§ Required tasks:
a – Which sources of money for the revolving loan fund does the page excerpt on Maryland's Local Land Trust Revolving Loan Program name?
b – Write out everything in the listing from the line containing "From this viewpoint, which" down to the last line of the listing.

§ Page excerpt:
The Local Land Trust Revolving Loan Program will accelerate conservation efforts by creating a bridge loan opportunity for private land trusts in Maryland to borrow capital for fee simple or easement projects. This capital is repaid once the property in question is placed under easement or transferred to a government agency. The revolving loan fund provides land trusts another source of capital to leverage in conservation projects and can help land trusts to act more quickly on conservation transactions. Funds are mainly from state budget appropriations and general funds of the Maryland Environmental Trust. The bill allows Maryland to allocate to the fund any revenue from the Maryland transfer tax that is in excess of the fiscal year estimates.

§ Input records:
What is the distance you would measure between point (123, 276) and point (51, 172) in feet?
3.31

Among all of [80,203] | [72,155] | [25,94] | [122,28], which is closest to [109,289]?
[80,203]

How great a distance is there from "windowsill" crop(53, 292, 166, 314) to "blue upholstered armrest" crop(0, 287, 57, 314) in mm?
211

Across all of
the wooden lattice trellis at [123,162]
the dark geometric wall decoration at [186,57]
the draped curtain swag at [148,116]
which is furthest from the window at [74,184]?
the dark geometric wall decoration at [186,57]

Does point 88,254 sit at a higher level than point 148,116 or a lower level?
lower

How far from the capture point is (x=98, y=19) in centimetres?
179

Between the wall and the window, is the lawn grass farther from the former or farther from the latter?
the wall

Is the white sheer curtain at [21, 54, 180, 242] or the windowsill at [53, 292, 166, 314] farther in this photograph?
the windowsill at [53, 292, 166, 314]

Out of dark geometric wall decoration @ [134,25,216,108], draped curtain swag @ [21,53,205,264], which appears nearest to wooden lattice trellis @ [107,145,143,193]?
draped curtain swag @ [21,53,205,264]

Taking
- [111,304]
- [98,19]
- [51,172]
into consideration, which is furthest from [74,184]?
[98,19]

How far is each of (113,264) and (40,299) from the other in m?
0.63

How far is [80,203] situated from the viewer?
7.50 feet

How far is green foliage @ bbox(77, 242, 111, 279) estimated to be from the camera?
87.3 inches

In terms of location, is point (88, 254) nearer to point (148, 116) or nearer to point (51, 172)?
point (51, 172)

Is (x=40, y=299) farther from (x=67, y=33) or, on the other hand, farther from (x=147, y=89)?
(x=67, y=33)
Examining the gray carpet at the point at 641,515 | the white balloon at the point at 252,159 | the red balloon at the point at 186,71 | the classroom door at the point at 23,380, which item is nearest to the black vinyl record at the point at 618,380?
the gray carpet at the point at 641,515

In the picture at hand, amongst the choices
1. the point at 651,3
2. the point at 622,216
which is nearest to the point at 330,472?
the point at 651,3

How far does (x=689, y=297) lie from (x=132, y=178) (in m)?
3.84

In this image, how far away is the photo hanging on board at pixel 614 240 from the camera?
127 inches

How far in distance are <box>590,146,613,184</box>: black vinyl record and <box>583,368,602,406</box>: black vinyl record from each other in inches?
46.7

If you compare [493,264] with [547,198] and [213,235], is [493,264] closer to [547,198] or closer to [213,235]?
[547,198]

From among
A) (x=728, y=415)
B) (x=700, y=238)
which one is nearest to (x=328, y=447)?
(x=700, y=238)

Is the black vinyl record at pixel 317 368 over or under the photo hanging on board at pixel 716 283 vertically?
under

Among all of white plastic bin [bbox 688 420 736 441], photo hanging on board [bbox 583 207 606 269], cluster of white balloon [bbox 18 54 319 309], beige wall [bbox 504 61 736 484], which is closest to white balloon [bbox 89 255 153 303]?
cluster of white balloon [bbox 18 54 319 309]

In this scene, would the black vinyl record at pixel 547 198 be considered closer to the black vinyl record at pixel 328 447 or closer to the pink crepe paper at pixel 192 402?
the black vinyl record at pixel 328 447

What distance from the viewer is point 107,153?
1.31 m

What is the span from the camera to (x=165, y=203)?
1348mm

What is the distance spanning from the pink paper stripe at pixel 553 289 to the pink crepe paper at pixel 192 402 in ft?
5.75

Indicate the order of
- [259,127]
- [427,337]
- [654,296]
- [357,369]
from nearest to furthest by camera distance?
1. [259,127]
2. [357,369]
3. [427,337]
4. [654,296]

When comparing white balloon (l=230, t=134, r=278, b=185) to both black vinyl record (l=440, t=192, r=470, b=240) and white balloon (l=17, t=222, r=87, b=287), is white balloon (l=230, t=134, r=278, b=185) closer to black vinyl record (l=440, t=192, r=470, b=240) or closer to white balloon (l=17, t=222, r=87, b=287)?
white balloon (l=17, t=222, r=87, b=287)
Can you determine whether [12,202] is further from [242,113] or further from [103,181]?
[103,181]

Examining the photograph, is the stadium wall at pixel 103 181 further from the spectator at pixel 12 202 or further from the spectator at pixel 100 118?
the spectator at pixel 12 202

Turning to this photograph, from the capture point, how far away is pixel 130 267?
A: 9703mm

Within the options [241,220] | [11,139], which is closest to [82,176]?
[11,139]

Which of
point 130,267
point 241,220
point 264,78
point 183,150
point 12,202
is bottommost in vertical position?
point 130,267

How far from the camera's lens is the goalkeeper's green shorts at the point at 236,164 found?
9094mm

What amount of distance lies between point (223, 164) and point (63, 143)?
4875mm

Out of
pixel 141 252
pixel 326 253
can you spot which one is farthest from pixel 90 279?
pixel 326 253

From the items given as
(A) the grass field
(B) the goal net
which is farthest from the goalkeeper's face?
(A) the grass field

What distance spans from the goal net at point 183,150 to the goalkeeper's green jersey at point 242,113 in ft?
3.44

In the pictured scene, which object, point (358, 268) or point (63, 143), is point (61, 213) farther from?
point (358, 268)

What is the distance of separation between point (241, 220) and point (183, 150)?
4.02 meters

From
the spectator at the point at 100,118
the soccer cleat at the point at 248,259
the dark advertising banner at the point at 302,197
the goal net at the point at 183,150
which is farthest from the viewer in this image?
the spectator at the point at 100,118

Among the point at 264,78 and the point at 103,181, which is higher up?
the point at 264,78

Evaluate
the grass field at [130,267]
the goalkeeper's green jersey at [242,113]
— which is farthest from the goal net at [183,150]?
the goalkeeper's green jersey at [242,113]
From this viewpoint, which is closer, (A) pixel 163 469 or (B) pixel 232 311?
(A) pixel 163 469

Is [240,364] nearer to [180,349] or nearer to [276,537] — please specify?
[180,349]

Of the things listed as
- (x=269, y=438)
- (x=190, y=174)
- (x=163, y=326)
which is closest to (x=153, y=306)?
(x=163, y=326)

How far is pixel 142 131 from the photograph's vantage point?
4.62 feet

§ Set of answers:
a –
- State budget appropriations
- General funds of the Maryland Environmental Trust
- Any revenue from the Maryland transfer tax that is in excess of the fiscal year estimates

b –
From this viewpoint, which is closer, (A) pixel 163 469 or (B) pixel 232 311?
(A) pixel 163 469

Is [240,364] nearer to [180,349] or nearer to [276,537] — please specify?
[180,349]

Of the things listed as
- (x=269, y=438)
- (x=190, y=174)
- (x=163, y=326)
which is closest to (x=153, y=306)?
(x=163, y=326)

How far is pixel 142 131 from the photograph's vantage point?
4.62 feet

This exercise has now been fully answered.